第27話

「うぅ……どうして私が」


 結局、美鶴が折れてしまった。あの後、まさか。ヨルが泣き始めたのだ。


「お腹すいたー、お腹すいたー。限界だよー」


 と。

 別段、ヨルが泣き始めるなんてそんな珍しいことではない。というよりも良くあることである。もしかしたらそれは嘘泣きかもしれない。そのような気だってする。

 その証拠に。


「あぁ、もう、分かりました。行きますから! だから取り敢えず黙ってください」


 そう言ったらニヤリと笑みを浮かべた。その瞬間、あぁやられた。と彼女は思った。やはり演技だった。


 そしてその後、1000円札1枚を渡し、余ったらその分は美鶴の好きなもの買ってもいいから。そう言った。だけれども、数百円で蒸し暑い街の中を歩き、不良に絡まれる。それはそれで割に合っていない。5000円札ぐらいもらってもいいものではないかと。そう考える。


 さらに


「まぁ、本当に大丈夫だよ。美鶴をナンパ誘う人なんていないから」


 としつこく言ってくるので、ヨルの顔面に向かって枕を投げておいた。彼女はオフっと言いながらその場を倒れた。


 とは言え、確かにそうかもしれない。美鶴は男っ気などなかった。いや、それは当たり前。ずっと神社の巫女として働いていたもの。と思ったが、巫女の中に現れる男共にも話しかけられたことなどない。


 そうして大社北高校入学してから2週間ほど経った。まだ3人は大社北高校の特別社で授業を受けている。ノエの話だと、今は定期試験中だから。そこで通常のクラスに入るのは難しいとのこと。そしてどうせもうすぐに夏休みが始まる。少しタイミングの悪い時に入学してしまった。
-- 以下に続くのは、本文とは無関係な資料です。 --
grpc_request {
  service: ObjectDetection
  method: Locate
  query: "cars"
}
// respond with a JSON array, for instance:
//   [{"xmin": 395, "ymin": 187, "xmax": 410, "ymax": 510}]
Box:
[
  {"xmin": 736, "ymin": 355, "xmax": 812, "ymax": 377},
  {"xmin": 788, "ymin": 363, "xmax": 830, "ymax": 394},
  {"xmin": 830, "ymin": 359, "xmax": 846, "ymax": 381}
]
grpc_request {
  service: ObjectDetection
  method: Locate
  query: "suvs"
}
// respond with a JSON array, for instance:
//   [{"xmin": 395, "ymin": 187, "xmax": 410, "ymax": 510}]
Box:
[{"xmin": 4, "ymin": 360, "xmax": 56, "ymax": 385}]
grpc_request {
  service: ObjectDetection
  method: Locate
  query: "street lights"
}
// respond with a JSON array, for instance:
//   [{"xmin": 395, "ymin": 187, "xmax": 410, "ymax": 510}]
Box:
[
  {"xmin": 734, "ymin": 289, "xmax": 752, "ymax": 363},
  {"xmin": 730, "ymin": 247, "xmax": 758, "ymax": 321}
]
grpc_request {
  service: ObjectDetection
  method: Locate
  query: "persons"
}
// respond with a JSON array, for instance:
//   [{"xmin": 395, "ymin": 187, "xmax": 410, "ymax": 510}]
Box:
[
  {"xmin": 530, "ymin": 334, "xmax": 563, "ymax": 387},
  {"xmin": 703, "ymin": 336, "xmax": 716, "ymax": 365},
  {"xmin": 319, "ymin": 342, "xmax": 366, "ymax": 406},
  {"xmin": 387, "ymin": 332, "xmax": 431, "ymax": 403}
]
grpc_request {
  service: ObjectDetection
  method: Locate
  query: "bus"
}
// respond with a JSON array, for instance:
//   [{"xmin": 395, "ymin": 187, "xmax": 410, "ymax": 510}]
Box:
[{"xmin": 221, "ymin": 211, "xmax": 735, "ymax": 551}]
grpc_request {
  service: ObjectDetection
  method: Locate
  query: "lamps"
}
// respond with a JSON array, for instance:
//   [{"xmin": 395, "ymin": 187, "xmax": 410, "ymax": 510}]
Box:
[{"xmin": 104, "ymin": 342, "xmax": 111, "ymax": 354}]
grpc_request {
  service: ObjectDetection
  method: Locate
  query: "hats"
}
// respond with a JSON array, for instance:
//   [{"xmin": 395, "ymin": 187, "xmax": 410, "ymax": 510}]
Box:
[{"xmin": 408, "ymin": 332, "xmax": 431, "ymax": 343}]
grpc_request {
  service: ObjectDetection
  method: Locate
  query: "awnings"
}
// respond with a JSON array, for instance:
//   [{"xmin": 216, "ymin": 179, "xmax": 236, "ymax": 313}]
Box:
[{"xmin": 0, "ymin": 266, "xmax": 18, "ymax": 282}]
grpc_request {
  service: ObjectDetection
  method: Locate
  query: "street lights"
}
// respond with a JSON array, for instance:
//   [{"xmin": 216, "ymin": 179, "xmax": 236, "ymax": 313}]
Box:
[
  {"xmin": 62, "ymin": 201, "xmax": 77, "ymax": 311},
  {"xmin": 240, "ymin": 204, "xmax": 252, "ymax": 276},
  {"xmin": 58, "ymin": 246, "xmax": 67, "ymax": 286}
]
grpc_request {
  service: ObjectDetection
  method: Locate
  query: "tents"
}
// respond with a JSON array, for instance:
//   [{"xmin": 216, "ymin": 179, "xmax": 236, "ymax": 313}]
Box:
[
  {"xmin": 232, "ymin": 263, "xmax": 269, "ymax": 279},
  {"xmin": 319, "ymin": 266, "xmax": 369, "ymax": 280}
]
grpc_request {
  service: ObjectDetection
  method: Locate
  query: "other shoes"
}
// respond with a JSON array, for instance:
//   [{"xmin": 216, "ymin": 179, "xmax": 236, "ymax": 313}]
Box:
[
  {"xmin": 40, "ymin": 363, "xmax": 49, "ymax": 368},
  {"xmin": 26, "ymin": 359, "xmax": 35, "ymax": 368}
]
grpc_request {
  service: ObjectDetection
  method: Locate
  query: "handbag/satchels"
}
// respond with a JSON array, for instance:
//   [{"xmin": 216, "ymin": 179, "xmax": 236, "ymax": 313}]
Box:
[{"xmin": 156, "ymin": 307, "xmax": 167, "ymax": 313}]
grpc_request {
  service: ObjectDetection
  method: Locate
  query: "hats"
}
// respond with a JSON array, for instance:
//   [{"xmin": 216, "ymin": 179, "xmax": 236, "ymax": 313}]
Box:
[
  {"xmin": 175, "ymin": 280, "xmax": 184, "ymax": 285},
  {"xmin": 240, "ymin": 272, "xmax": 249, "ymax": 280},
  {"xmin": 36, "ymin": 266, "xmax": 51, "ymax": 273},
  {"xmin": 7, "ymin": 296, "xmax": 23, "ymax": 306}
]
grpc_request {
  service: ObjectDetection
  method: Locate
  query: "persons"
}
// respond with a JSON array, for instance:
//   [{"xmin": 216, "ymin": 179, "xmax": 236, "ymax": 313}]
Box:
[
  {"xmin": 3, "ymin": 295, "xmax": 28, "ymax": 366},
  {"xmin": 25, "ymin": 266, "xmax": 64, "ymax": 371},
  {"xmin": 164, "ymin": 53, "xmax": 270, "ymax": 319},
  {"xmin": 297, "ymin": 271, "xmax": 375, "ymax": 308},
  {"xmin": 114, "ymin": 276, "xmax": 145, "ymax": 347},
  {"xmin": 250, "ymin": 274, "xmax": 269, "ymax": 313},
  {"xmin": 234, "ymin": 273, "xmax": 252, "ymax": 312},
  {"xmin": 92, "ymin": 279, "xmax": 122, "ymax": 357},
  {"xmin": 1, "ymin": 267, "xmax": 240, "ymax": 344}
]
 だから予定では二学期になってから、彼女たちは一般クラスに入学するらしい。


 未だに普通の人間と関わりがあるというわけではなかった。唯一関わりがある人がいるとすれば……


「不敬です、不敬です」


 そう言ってくる生徒会長ぐらいである。

 彼女は昼の時間になると、毎回、大社北高校の裏山を登って、ヨルたちの元へやってくる。そして、


「一緒に食事行きますよ」


 と下の購買部まで連れて行くのだ。

 その時間が唯一、3人が大社北高校の本校舎に行く用事である。


 そして、美鶴がトイレに行って遅れて購買部に戻ってきた時。彼女は驚きの光景を見てしまう。
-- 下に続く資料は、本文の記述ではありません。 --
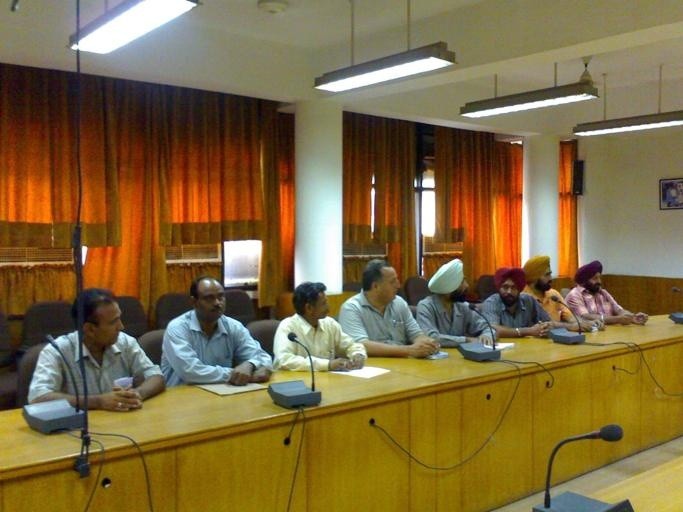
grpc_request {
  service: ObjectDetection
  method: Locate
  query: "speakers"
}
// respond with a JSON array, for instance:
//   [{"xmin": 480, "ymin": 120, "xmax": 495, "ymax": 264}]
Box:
[{"xmin": 572, "ymin": 160, "xmax": 584, "ymax": 196}]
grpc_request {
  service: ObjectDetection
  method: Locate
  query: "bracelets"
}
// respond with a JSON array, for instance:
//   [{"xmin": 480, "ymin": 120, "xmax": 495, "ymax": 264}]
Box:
[{"xmin": 515, "ymin": 328, "xmax": 521, "ymax": 337}]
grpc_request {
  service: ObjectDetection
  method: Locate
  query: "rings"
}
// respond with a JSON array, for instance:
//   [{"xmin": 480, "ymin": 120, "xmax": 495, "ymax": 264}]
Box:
[{"xmin": 118, "ymin": 402, "xmax": 122, "ymax": 407}]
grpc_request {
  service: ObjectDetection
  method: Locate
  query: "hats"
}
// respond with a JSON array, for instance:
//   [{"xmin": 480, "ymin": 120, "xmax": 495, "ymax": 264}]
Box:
[
  {"xmin": 493, "ymin": 266, "xmax": 526, "ymax": 293},
  {"xmin": 427, "ymin": 257, "xmax": 465, "ymax": 295},
  {"xmin": 574, "ymin": 260, "xmax": 603, "ymax": 285},
  {"xmin": 523, "ymin": 256, "xmax": 550, "ymax": 285}
]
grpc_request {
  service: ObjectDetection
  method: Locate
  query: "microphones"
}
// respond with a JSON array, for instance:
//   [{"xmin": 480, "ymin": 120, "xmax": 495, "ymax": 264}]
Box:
[
  {"xmin": 267, "ymin": 332, "xmax": 321, "ymax": 409},
  {"xmin": 22, "ymin": 334, "xmax": 85, "ymax": 434},
  {"xmin": 548, "ymin": 296, "xmax": 585, "ymax": 345},
  {"xmin": 457, "ymin": 303, "xmax": 500, "ymax": 362},
  {"xmin": 533, "ymin": 424, "xmax": 634, "ymax": 512},
  {"xmin": 669, "ymin": 287, "xmax": 683, "ymax": 324}
]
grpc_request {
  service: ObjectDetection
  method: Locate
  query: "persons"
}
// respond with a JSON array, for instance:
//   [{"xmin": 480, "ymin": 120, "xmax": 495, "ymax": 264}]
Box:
[
  {"xmin": 416, "ymin": 258, "xmax": 496, "ymax": 349},
  {"xmin": 273, "ymin": 282, "xmax": 368, "ymax": 372},
  {"xmin": 160, "ymin": 275, "xmax": 273, "ymax": 386},
  {"xmin": 26, "ymin": 288, "xmax": 166, "ymax": 412},
  {"xmin": 520, "ymin": 256, "xmax": 606, "ymax": 331},
  {"xmin": 564, "ymin": 260, "xmax": 649, "ymax": 326},
  {"xmin": 481, "ymin": 267, "xmax": 554, "ymax": 338},
  {"xmin": 338, "ymin": 259, "xmax": 441, "ymax": 359}
]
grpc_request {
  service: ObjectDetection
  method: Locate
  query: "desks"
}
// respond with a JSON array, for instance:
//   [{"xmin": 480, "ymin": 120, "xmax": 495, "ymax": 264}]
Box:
[{"xmin": 1, "ymin": 275, "xmax": 681, "ymax": 512}]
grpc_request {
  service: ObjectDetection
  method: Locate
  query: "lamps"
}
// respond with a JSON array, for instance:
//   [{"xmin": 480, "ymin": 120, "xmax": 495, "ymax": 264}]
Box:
[
  {"xmin": 573, "ymin": 62, "xmax": 683, "ymax": 137},
  {"xmin": 312, "ymin": 0, "xmax": 457, "ymax": 94},
  {"xmin": 66, "ymin": 0, "xmax": 201, "ymax": 56},
  {"xmin": 459, "ymin": 63, "xmax": 601, "ymax": 118}
]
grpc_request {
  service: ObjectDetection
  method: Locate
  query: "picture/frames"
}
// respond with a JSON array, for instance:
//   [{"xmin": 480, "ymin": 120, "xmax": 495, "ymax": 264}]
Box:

 なんと、美鶴以外の3人は見知らぬ男子と喋っていた。それも決して嫌そうな顔ではなく。少し楽しそうに。


 聞いた話。向こうから声をかけてきたらしい。そして、色々と彼女たちと喋っていた。それに対して嫉妬をした。

 美鶴は決して、男子にモテたいとかそのような願望があるわけではない。だけれどもやはり。こういった青春的瞬間には憧れるものである。


 とまぁ、そのようなことがあり。あの3人の中では一番青春というものに出遅れてしまっている美鶴。確かにこれじゃ、自分に話しかけてくるような輩はいないな。と納得であった。
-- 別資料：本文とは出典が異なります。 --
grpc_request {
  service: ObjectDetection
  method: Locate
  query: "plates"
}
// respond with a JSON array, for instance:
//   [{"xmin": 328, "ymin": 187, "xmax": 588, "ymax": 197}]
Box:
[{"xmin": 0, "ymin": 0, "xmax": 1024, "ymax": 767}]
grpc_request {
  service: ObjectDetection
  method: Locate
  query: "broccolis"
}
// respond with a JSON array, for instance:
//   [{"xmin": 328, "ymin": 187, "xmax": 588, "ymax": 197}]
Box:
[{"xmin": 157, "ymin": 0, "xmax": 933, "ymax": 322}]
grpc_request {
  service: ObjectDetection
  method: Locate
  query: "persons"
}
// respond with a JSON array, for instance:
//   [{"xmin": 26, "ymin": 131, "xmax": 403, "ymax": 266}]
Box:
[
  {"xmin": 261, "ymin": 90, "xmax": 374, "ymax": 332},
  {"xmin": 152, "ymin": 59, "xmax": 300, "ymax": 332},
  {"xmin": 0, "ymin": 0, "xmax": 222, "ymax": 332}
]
 そのまま彼女はコンビニに辿り着いた。そのコンビニうるさかった。

 外で、男女数名の人が飲酒をしていた。その横。車椅子用の駐車場には円形で、飲み終えた空き缶が並べられている。さらに、その中央にはコンビニの白い袋が捨てられている。パッと見れば何かの儀式のようである。


 その男女。美鶴よりもほんの少し年上に見える。髪の色は金色ばかり。男も女も腰あたりまで髪を伸ばしている。耳元にはキラキラした沢山のピアスをしている。女性の爪は、ネイルがキラキラと輝いている。

 全体的に明るい。そう美鶴は思った。


 そしてそれらを見た瞬間、別のコンビニに行こうかしら。と思う。

 流石にこの中のコンビニに行くのは勇気がいること。しかし、かと言って。別のコンビニまでの距離が中々離れていた。それはそれで面倒臭いと感じた。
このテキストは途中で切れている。